When Two Hands Clap: Government and Public Spatial Collaborative Oversight and the Effectiveness of Environmental Regulation
Presented by:
Tingting Xie
School of Economics
Central University of Finance and Economics
Wednesday, October 22, 2025
12:00 pm-1:30 pm
Taylor-Hibbard Seminar Room (Rm103)
The effective enforcement of environmental regulation fundamentally depends on the ability to detect pollution incidents. This paper exploits the staggered establishment of automatic air-monitoring stations in China as a quasi-natural experiment and employs a difference-in-differences framework to identify the spatially heterogeneous effects of top-down and bottom-up regulatory mechanisms.
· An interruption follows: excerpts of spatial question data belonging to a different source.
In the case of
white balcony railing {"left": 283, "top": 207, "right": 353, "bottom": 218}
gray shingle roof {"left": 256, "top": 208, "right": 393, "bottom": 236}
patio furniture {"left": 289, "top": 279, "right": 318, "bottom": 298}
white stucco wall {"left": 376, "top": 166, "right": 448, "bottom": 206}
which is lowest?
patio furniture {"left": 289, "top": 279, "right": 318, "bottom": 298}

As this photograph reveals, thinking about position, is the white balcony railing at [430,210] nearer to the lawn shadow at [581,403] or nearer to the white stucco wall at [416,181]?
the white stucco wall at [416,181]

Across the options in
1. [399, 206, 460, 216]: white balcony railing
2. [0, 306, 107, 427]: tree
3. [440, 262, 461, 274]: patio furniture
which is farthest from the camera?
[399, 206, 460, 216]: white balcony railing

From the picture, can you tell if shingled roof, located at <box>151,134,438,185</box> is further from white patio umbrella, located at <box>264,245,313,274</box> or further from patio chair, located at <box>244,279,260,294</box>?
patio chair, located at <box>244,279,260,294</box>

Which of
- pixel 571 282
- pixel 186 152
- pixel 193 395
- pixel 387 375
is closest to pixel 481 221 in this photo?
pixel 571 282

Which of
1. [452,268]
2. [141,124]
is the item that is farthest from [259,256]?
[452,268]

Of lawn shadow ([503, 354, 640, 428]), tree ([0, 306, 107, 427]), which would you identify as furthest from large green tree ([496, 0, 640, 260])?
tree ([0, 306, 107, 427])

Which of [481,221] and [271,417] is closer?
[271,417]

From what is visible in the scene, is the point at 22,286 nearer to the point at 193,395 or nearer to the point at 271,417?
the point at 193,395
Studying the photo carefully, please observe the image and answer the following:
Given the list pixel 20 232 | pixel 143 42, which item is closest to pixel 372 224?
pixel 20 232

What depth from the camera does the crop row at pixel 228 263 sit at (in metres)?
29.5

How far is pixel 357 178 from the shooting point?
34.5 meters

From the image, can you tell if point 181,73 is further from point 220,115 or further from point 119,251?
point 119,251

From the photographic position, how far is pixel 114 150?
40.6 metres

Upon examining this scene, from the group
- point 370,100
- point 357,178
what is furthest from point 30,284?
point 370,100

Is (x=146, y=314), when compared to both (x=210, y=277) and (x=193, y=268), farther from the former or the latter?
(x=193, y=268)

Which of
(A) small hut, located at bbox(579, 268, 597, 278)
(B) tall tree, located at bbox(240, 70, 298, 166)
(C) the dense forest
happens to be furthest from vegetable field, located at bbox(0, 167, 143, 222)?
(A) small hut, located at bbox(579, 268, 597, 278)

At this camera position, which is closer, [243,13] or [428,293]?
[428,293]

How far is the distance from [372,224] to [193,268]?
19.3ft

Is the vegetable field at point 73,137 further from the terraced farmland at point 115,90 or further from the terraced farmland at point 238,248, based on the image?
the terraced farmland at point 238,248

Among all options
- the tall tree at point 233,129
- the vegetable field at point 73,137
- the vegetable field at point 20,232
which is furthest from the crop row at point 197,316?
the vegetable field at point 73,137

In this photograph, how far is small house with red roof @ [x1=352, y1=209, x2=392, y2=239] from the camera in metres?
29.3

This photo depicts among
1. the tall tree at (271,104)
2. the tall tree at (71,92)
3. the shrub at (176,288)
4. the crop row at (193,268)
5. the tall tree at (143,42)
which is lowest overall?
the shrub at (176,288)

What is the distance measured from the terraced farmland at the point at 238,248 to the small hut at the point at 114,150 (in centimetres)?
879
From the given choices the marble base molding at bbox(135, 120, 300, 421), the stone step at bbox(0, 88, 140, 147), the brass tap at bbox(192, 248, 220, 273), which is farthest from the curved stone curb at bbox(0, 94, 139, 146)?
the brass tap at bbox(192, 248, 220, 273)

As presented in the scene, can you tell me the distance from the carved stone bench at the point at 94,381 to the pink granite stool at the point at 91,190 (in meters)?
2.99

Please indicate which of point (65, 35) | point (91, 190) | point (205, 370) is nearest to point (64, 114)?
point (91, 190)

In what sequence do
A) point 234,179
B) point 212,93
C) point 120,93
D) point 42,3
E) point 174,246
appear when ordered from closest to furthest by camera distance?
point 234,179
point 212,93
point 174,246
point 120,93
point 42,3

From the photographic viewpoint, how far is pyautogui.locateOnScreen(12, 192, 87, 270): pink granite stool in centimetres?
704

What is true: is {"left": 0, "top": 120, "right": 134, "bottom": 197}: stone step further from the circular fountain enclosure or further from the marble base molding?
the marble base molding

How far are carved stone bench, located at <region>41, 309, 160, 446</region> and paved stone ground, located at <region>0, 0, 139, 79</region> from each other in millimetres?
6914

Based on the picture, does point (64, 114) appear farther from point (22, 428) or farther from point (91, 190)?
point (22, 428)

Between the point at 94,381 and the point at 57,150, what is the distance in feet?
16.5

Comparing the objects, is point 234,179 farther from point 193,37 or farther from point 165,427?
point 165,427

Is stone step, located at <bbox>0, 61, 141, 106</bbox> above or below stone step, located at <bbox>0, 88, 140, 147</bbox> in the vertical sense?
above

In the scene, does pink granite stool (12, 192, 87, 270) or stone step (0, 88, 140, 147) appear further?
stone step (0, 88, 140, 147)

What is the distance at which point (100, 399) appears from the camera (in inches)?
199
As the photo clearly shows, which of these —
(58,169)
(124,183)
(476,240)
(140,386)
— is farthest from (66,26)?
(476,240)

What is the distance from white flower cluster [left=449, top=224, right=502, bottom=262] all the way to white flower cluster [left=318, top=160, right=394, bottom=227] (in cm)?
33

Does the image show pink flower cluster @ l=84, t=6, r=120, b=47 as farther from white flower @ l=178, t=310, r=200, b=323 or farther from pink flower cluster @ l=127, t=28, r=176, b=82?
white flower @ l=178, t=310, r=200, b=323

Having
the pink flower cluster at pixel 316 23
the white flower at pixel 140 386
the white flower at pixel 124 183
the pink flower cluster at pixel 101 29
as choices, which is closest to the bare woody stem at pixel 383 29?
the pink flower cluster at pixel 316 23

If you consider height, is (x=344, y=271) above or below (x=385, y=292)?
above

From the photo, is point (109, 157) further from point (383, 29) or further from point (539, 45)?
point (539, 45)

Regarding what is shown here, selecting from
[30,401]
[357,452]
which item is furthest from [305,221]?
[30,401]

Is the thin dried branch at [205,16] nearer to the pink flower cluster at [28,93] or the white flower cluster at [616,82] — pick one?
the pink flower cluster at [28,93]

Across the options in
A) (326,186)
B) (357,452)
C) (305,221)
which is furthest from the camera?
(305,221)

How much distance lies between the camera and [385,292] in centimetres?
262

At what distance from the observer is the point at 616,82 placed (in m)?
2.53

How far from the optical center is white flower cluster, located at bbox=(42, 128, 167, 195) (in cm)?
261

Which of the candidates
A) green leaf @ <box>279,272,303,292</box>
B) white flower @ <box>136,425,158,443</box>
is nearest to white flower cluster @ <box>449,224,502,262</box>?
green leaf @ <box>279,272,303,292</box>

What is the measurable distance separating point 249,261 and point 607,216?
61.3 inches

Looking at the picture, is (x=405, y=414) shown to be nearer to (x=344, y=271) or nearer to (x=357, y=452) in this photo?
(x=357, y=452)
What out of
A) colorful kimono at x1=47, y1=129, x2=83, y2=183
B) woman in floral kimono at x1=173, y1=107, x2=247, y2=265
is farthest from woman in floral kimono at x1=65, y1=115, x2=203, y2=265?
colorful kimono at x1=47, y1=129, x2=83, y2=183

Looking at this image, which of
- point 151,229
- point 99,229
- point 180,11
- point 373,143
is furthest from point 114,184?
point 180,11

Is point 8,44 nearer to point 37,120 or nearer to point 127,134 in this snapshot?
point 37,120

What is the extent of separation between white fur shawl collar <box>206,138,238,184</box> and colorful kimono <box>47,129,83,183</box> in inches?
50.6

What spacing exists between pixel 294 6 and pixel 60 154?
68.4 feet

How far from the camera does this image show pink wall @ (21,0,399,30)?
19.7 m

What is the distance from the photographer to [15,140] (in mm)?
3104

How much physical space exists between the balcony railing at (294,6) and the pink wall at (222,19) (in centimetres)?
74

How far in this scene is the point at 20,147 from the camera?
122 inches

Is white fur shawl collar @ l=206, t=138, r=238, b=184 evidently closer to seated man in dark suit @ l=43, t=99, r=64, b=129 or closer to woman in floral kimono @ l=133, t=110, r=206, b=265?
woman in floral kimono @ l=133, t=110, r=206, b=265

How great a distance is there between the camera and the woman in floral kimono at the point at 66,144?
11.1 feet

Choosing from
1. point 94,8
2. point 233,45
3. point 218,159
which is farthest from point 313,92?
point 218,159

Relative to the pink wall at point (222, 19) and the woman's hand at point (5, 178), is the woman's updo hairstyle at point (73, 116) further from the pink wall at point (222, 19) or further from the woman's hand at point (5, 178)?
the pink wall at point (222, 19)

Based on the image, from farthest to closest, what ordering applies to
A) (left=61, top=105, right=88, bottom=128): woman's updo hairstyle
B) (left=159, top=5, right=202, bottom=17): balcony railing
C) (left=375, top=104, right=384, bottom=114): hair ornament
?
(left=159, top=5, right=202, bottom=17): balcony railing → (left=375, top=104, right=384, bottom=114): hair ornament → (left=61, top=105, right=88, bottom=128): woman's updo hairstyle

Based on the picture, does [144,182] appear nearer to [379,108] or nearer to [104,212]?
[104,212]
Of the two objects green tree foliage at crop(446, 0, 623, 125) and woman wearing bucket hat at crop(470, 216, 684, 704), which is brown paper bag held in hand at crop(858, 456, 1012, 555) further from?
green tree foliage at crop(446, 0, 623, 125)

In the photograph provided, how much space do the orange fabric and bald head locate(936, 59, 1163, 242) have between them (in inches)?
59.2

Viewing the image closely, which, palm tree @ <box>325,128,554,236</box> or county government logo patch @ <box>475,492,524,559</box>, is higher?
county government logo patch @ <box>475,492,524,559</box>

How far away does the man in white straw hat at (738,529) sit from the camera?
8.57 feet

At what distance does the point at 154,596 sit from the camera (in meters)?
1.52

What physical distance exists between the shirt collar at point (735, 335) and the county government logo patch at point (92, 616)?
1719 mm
The results show that in urban cores—where pollution sources are concentrated and environmental performance is more politically salient—formal government oversight plays a dominant role in improving air quality. In contrast, in suburban areas characterized by dispersed pollution sources and weaker politically salient, bottom-up citizen monitoring serves as a crucial complement. Mechanism analysis reveals that the establishment of monitoring stations activates suburban participation through an information–awareness–complaint–enforcement channel: public disclosure of pollution data enhances environmental awareness, triggers citizen complaints, and subsequently induces government enforcement. By systematically distinguishing the contexts in which formal and informal regulatory forces are most effective, this paper provides new insights into how government and citizen oversight can jointly enhance the effectiveness of environmental governance.